Former, équiper et écouter
Les besoins de formation sont largement partagés par l’ensemble du personnel éducatif :
« On a besoin de formations sur la reconnaissance des signes de violence, la communication bienveillante et la prévention des grossesses précoces. »
« À part notre formation initiale, il n’y a pas d’autre formation reçue pour encadrer spécifiquement les filles. »
Le personnel éducatif souligne également l’importance des outils pédagogiques adaptés :
« En milieu rural, les enfants comprennent mieux avec des images. On a besoin d’affiches et de supports visuels. »
Côté élèves et parents, les priorités concernent les infrastructures de base :
« On doit séparer les toilettes des filles et des garçons et les nettoyer. »
« S’il y avait une cantine, les filles seraient maintenues à l’école. »
« Il faut clôturer l’école et avoir un gardien. »
Ces paroles rappellent que la sécurité, l’hygiène et la dignité sont perçues comme les premières conditions de réussite scolaire.
Un cadre d’action clair: le Paquet Minimum d’Activités (PMA)
Pour traduire ces constats en actions concrètes, le diagnostic a proposé un ensemble de mesures pratiques à mettre en œuvre dans les établissements.
Parmi elles :
- Afficher les mécanismes de signalement et les numéros verts dans les écoles ;
- Sensibiliser le personnel éducatif et les élèves aux textes et règlements en vigueur ;
- Informer les élèves et les parents sur le mécanisme de report de scolarité en cas de grossesse ou d’incapacité temporaire à poursuivre l’année scolaire.

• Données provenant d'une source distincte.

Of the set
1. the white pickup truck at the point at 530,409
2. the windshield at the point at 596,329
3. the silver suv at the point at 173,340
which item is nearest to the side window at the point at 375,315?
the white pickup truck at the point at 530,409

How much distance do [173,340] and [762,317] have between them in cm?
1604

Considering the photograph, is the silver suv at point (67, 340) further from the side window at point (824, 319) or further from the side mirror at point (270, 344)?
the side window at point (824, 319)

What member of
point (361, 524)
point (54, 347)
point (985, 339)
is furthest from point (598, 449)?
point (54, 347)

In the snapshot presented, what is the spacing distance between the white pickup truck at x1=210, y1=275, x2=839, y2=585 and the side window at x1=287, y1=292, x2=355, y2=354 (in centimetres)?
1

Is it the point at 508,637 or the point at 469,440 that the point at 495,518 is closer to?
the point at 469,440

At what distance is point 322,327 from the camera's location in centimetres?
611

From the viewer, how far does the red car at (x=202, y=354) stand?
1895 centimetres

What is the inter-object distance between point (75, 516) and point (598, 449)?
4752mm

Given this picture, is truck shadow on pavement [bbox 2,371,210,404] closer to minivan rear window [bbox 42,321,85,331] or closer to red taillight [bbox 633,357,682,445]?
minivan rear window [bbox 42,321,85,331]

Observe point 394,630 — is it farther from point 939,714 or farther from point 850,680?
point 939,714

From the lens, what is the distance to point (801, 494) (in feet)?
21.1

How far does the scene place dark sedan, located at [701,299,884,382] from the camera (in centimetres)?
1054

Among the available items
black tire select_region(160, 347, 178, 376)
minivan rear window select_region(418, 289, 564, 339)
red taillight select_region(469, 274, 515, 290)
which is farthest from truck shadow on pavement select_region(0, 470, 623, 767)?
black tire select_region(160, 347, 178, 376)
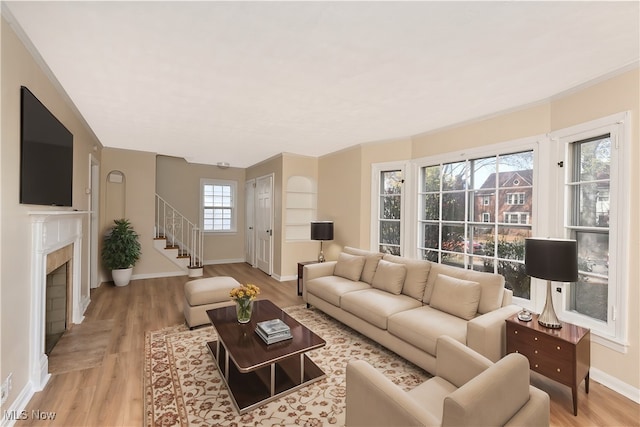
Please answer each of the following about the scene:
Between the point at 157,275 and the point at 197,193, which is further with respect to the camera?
the point at 197,193

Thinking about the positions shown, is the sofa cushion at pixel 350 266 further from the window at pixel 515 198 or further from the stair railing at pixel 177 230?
the stair railing at pixel 177 230

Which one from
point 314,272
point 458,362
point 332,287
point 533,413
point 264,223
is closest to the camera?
point 533,413

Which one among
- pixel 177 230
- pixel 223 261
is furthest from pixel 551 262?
pixel 177 230

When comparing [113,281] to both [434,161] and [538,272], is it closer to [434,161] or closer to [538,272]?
[434,161]

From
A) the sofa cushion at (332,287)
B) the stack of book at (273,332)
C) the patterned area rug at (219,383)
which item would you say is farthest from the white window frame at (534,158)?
the stack of book at (273,332)

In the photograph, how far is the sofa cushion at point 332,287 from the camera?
3515mm

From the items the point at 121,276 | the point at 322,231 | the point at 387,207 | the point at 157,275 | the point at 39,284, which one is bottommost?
the point at 157,275

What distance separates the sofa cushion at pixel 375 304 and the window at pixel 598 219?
4.78 feet

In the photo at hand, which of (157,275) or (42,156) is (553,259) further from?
(157,275)

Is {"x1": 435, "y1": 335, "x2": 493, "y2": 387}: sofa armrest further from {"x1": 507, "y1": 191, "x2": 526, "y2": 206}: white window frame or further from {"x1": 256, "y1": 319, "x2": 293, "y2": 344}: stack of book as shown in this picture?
{"x1": 507, "y1": 191, "x2": 526, "y2": 206}: white window frame

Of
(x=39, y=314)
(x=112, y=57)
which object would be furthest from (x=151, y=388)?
(x=112, y=57)

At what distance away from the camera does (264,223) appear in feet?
21.2

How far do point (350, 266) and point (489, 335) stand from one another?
1.97 m

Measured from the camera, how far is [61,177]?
109 inches
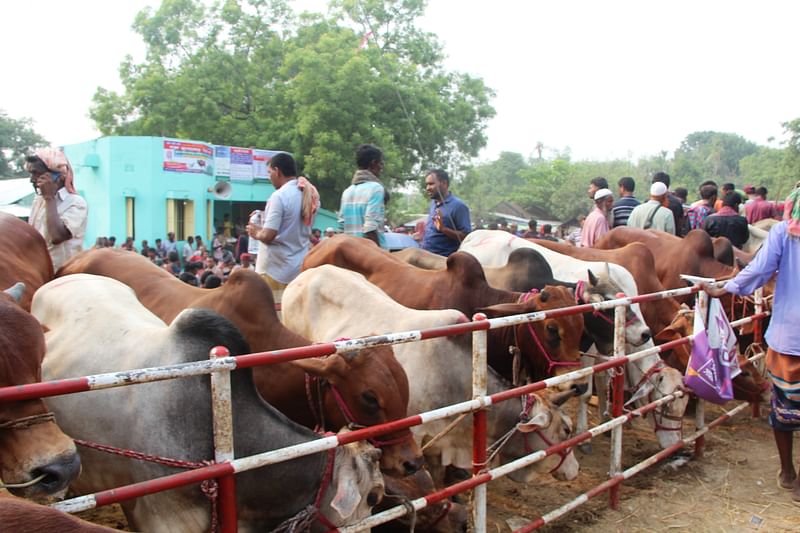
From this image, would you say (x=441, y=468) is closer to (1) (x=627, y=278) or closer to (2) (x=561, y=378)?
(2) (x=561, y=378)

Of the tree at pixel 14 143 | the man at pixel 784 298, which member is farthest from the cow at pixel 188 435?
the tree at pixel 14 143

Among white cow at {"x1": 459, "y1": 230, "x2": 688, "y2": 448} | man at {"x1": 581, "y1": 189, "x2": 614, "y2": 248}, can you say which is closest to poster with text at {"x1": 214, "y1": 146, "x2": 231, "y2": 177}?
man at {"x1": 581, "y1": 189, "x2": 614, "y2": 248}

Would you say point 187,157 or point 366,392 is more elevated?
point 187,157

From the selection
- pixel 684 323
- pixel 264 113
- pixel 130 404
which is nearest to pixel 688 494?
pixel 684 323

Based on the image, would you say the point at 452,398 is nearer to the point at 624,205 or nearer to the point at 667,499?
the point at 667,499

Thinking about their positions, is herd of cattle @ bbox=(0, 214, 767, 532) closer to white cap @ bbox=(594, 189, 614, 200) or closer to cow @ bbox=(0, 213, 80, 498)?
cow @ bbox=(0, 213, 80, 498)

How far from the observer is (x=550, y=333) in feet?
14.0

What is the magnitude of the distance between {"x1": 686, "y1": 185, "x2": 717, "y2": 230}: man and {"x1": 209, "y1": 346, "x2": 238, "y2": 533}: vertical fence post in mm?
9188

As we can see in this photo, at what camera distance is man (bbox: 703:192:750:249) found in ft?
28.9

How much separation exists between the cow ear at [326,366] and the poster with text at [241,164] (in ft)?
77.9

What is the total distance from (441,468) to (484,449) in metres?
0.84

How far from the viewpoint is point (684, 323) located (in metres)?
5.52

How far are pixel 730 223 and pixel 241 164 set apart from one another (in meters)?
20.6

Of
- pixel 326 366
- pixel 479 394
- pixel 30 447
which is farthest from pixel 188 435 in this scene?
pixel 479 394
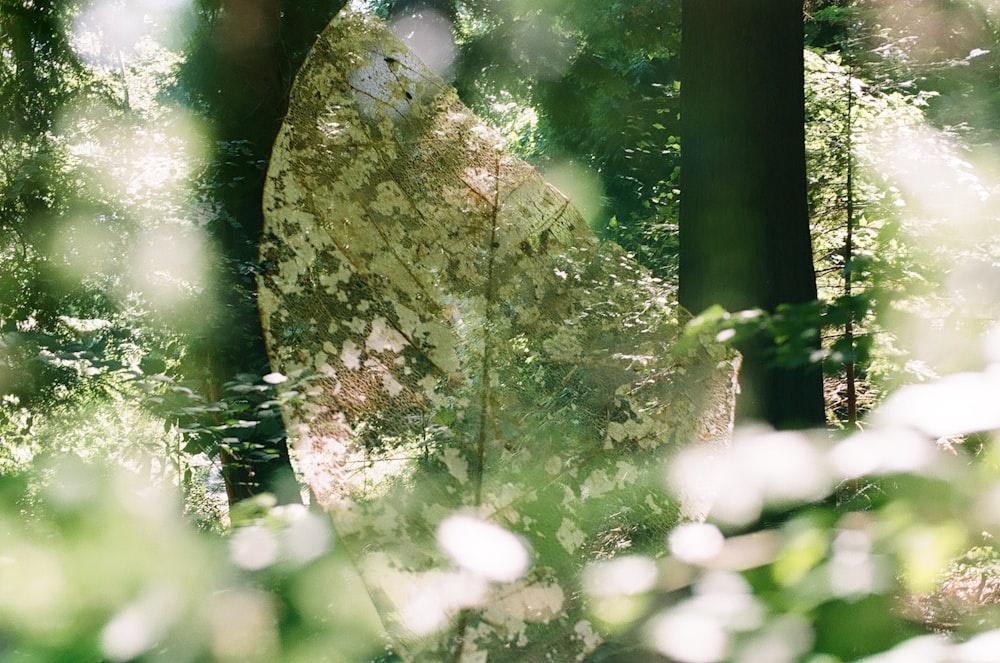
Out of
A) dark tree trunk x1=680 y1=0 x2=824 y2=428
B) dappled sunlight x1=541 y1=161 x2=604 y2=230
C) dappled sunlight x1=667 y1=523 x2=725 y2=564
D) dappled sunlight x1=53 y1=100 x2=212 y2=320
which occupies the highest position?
dappled sunlight x1=541 y1=161 x2=604 y2=230

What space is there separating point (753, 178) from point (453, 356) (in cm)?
199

Ces mesures, simples mais structurantes, visent à ancrer durablement la culture de protection et d’égalité au sein des établissements.
Conclusion
Les résultats du diagnostic IFCC rappellent une évidence : le maintien des filles à l’école dépend avant tout de la qualité de leur environnement humain et institutionnel.
Les écoles disposent déjà de ressources, d’expériences et d’une volonté d’agir, mais elles ont besoin d’un cadre clair, de formations continues et d’un appui durable.
Les initiatives observées montrent qu’un changement réel et durable est possible lorsque la communauté éducative s’engage autour d’un même objectif : protéger et soutenir les filles.
Faire de chaque école un espace protecteur, équitable et inclusif, c’est donner à chaque fille la possibilité d’apprendre, de s’épanouir et de bâtir son avenir sans peur.